Required action
Beneath this line are the data; copy exactly the part of them that opens with the line containing "00:20.000 --> 00:25.000" and closes with the line containing "00:30.000 --> 00:35.000", and only that part.

......

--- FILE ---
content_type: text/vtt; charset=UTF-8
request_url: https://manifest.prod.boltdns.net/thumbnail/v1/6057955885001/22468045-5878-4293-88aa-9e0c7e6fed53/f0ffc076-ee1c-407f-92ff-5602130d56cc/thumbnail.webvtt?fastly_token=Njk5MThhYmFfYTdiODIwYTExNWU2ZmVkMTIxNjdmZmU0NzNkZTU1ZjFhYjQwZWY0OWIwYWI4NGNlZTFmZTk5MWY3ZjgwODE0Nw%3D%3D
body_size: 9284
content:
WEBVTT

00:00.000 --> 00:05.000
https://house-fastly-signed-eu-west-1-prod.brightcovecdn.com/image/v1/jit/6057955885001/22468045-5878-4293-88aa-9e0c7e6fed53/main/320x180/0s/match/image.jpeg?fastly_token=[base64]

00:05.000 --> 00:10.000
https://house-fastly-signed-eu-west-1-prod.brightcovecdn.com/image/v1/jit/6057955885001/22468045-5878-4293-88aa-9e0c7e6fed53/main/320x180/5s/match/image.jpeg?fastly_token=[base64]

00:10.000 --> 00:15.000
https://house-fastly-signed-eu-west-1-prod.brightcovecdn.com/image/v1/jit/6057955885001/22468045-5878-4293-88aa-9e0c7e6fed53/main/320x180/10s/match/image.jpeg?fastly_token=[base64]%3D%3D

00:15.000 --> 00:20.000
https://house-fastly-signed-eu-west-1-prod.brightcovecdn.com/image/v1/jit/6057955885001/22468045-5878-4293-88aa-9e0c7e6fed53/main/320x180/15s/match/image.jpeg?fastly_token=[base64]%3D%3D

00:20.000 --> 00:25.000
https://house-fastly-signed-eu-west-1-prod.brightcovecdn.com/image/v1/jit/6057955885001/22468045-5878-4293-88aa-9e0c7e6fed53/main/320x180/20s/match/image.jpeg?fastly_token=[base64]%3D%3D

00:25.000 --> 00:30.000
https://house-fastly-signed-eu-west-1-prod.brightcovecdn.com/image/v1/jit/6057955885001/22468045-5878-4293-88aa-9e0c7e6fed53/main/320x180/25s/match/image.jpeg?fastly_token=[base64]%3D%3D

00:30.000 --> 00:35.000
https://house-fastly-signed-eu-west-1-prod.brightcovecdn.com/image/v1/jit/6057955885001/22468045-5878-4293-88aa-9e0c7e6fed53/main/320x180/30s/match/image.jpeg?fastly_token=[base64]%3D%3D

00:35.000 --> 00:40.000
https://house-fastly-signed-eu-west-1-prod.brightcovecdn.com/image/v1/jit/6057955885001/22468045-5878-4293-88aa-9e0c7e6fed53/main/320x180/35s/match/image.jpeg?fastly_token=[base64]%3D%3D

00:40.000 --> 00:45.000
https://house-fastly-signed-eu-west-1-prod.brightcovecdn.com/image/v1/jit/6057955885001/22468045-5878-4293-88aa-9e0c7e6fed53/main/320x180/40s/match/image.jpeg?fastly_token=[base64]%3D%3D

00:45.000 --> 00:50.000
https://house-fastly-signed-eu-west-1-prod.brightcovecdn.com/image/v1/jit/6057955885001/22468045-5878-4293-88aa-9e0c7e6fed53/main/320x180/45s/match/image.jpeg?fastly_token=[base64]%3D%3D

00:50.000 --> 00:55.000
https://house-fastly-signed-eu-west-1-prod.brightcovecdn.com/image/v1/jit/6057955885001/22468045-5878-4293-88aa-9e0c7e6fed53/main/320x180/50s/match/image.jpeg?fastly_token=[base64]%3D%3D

......

Response for this exercise
00:20.000 --> 00:25.000
https://house-fastly-signed-eu-west-1-prod.brightcovecdn.com/image/v1/jit/6057955885001/22468045-5878-4293-88aa-9e0c7e6fed53/main/320x180/20s/match/image.jpeg?fastly_token=[base64]%3D%3D

00:25.000 --> 00:30.000
https://house-fastly-signed-eu-west-1-prod.brightcovecdn.com/image/v1/jit/6057955885001/22468045-5878-4293-88aa-9e0c7e6fed53/main/320x180/25s/match/image.jpeg?fastly_token=[base64]%3D%3D

00:30.000 --> 00:35.000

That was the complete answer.